In a companion essay, “What Are Master-pieces and Why Are There So Few of Them,” written in the same year as the History, she said:
There are so few of them because mostly people live in identity and memory that is when they think. They know they are they because their little dog knows them, and so they are not an entity but an identity. And being so memory is necessary to make them exist and so they cannot create master-pieces. (360)


...


Why aren’t we writing like Gertrude? Because we are writing like Hemingway (and Eliot in poetry) who was taught by Gertrude how to write better. She clipped his sentences and he won the Nobel Prize—certainly a chain of events reminding us how it has always been a man’s world. Two eccentrics, Gertrude and Ezra Pound, took English Language writing into the modern age and those they helped, who had more timid aesthetic instincts, Hemingway and Eliot, collected the gold.

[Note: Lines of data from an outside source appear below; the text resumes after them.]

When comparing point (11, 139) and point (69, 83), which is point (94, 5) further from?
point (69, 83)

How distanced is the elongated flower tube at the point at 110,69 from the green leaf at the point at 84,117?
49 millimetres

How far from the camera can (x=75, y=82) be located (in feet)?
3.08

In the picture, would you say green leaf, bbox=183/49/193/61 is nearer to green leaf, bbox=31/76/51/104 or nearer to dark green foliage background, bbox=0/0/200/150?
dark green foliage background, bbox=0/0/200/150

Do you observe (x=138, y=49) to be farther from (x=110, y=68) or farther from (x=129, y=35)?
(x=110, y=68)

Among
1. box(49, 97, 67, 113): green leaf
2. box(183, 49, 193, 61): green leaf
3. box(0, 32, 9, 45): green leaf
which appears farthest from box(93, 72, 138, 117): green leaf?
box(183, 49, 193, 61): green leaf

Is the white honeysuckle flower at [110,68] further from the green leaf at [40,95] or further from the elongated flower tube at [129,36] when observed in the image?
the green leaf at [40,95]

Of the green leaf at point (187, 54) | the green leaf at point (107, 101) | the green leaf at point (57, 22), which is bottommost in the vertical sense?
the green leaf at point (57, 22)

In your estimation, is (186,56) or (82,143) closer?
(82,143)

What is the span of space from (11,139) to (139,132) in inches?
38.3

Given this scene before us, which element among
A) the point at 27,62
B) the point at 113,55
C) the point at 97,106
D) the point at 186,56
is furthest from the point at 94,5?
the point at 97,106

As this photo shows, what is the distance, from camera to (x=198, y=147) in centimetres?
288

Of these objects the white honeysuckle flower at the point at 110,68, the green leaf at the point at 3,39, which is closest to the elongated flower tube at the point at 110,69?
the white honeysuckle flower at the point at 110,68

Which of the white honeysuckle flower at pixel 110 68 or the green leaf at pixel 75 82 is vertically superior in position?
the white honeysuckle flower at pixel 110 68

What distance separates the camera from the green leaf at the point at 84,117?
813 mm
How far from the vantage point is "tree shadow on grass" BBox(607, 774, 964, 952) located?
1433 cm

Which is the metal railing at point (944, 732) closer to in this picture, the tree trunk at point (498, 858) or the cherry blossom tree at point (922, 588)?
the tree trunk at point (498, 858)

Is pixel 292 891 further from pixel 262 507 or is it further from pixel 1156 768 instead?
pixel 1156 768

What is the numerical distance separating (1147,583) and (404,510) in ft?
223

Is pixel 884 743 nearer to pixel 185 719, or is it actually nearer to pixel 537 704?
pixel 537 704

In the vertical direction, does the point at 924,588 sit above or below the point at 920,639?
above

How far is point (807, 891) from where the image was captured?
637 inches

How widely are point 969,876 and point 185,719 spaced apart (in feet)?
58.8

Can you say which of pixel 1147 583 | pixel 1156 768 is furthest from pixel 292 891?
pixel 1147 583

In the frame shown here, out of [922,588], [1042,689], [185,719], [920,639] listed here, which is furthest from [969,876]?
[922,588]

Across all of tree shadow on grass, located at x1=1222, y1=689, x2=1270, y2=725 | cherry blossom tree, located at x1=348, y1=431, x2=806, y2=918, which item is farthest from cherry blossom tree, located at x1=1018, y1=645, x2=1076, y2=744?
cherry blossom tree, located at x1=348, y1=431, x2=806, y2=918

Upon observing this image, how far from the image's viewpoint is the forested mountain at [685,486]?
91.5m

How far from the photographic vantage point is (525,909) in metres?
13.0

Stein created individual works, including stricter poetry, plays, lectures, and two more autobiographies, but they were all part of one giant book with many gradations. The History, supported and composed out of the ideas in many of her lectures on method, is a hinge in that grand design. Because her mind turned in the wake of the success of The Autobiography—she was confounded by it and eventually sad—her art had to ape these other sensations. The History is a fittingly proud book because she returned to “writ[ing] for herself and strangers,” taking “the oldest country in the world” and attempting to give it a Geographical History.